EXERCISE INSTRUCTIONS
Put the lines of the records into a Markdown table with the columns "Row" and "Line," starting at the line containing "Across all of" and continuing through the end of the records. Number each line in order, and leave out blank lines.

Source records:
━━━━━━━━━━
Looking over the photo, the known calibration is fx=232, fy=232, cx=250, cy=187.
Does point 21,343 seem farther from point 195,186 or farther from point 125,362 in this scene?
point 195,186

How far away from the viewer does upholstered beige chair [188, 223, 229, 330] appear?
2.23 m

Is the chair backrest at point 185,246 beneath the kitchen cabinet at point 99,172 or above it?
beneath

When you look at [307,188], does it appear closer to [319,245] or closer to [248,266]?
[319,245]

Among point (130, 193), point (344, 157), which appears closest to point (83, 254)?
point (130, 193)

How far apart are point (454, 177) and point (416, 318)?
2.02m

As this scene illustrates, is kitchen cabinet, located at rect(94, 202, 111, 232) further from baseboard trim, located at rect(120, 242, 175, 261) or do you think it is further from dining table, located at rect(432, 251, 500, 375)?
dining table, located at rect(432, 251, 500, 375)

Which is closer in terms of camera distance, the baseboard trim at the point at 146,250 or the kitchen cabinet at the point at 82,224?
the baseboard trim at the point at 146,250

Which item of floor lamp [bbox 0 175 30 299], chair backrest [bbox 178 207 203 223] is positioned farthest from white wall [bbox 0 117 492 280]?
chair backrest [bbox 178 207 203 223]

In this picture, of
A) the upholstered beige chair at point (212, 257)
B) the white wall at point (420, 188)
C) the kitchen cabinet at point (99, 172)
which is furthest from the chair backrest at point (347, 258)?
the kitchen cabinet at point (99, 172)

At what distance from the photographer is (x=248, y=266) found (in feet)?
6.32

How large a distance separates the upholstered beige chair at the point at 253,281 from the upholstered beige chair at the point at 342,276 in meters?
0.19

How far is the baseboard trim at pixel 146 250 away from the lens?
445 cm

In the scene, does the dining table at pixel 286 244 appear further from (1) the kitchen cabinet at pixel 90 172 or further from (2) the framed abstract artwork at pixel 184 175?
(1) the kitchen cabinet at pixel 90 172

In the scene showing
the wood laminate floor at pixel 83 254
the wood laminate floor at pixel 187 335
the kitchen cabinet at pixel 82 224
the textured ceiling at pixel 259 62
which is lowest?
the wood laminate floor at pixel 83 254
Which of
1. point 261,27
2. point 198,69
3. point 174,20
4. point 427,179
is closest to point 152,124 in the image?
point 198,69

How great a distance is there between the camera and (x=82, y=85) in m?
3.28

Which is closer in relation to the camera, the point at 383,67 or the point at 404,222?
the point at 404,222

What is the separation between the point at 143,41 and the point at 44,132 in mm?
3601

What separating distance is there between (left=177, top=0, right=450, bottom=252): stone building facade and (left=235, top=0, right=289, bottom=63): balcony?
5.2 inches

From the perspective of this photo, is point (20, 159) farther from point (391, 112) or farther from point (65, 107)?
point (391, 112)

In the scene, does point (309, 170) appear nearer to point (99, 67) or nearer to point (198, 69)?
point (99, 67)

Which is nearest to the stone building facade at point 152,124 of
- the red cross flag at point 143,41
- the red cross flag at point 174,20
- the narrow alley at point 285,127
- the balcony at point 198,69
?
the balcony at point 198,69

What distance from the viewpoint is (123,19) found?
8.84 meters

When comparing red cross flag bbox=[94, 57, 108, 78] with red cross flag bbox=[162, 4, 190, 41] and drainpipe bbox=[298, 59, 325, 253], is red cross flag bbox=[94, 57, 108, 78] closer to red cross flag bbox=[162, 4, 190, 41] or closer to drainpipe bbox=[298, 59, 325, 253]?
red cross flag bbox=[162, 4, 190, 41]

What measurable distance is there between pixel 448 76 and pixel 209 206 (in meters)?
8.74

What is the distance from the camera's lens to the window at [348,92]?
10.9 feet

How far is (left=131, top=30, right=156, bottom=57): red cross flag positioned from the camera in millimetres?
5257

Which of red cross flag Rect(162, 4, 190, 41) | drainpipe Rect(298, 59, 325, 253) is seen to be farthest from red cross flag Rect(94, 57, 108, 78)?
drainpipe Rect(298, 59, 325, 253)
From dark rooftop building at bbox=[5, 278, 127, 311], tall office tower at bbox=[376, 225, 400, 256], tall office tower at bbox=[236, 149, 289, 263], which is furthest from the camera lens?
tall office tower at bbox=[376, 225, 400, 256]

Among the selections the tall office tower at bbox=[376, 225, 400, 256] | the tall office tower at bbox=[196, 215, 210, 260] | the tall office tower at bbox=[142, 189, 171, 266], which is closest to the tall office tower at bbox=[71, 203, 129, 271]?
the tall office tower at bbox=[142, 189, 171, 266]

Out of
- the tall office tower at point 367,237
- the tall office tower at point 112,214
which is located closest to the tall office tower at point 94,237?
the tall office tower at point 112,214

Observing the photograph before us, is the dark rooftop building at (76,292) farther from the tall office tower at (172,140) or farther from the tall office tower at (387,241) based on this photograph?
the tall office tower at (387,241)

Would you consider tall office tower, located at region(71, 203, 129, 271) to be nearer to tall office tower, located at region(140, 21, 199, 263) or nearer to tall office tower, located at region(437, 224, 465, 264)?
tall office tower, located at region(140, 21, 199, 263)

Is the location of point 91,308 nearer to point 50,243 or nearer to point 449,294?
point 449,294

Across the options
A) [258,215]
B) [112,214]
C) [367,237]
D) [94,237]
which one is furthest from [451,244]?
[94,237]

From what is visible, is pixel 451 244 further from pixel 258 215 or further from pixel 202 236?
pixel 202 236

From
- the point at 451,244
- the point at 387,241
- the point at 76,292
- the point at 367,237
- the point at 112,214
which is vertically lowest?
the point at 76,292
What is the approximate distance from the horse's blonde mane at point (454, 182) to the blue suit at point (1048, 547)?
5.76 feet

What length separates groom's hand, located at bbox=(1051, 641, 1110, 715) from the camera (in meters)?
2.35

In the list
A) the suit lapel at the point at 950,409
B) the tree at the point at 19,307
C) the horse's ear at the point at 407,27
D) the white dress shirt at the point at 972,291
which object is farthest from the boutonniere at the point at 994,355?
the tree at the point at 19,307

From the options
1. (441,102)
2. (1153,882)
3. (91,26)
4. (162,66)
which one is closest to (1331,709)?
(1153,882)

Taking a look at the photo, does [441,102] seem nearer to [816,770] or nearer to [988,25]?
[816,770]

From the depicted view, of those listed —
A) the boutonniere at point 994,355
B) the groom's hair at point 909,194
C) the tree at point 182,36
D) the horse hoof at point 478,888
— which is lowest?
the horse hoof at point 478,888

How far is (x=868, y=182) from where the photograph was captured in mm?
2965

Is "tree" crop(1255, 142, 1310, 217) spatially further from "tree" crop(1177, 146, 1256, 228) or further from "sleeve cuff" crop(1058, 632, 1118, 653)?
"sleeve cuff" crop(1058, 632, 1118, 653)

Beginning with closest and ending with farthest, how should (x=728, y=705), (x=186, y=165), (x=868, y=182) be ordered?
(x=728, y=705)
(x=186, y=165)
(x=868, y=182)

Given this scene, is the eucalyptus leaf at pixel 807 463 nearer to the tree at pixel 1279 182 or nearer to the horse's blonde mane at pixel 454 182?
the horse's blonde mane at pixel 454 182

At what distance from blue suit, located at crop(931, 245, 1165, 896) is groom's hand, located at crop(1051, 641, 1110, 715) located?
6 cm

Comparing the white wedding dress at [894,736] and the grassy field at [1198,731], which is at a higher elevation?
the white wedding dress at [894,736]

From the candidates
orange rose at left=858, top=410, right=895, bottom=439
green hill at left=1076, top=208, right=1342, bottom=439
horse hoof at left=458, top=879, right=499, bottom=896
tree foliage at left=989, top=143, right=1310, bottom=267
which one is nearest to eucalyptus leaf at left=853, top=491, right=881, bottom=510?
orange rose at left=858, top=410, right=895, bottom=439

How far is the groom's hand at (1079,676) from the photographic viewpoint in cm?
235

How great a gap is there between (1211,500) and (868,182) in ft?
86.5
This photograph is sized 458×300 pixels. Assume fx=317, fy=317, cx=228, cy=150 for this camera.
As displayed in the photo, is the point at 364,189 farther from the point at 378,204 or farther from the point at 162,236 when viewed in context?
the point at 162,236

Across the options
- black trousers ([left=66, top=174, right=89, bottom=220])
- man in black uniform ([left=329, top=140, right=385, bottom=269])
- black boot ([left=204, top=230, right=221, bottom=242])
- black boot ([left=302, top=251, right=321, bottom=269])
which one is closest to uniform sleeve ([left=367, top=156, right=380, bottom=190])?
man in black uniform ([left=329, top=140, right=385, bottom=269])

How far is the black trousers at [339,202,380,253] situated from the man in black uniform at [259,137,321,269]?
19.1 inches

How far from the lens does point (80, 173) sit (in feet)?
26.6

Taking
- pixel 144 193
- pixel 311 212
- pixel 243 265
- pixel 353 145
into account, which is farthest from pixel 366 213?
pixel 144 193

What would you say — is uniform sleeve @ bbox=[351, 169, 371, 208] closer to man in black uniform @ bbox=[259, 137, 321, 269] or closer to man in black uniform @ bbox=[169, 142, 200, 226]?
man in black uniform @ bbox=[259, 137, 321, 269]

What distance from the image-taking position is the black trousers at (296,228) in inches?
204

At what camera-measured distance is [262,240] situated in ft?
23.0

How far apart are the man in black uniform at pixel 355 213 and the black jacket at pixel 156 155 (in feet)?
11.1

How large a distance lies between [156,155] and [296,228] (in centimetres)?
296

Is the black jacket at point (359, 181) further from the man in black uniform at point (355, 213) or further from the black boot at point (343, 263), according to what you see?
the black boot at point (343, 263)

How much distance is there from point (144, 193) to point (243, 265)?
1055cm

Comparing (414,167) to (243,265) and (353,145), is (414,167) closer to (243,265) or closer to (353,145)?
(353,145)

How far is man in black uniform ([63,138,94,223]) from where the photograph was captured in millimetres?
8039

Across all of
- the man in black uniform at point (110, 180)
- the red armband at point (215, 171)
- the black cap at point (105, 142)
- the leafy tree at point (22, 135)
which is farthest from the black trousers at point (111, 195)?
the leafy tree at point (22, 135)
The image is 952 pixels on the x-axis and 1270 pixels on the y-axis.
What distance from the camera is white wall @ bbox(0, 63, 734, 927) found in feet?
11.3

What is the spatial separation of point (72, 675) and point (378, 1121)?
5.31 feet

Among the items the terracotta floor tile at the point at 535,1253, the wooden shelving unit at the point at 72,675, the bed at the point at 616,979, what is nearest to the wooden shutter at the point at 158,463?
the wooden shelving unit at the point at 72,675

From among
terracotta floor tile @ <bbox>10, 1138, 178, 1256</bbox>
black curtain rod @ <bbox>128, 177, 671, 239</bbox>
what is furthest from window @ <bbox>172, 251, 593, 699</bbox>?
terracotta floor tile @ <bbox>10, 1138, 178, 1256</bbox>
━━━━━━━━━━
COMPLETED EXERCISE
| Row | Line |
|---|---|
| 1 | Across all of |
| 2 | - the man in black uniform at point (110, 180) |
| 3 | - the red armband at point (215, 171) |
| 4 | - the black cap at point (105, 142) |
| 5 | - the leafy tree at point (22, 135) |
| 6 | which is farthest from the black trousers at point (111, 195)? |
| 7 | the leafy tree at point (22, 135) |
| 8 | The image is 952 pixels on the x-axis and 1270 pixels on the y-axis. |
| 9 | What distance from the camera is white wall @ bbox(0, 63, 734, 927) found in feet? |
| 10 | 11.3 |
| 11 | What is the spatial separation of point (72, 675) and point (378, 1121)? |
| 12 | 5.31 feet |
| 13 | Among the items the terracotta floor tile at the point at 535,1253, the wooden shelving unit at the point at 72,675, the bed at the point at 616,979, what is nearest to the wooden shutter at the point at 158,463? |
| 14 | the wooden shelving unit at the point at 72,675 |
| 15 | From among |
| 16 | terracotta floor tile @ <bbox>10, 1138, 178, 1256</bbox> |
| 17 | black curtain rod @ <bbox>128, 177, 671, 239</bbox> |
| 18 | what is furthest from window @ <bbox>172, 251, 593, 699</bbox>? |
| 19 | terracotta floor tile @ <bbox>10, 1138, 178, 1256</bbox> |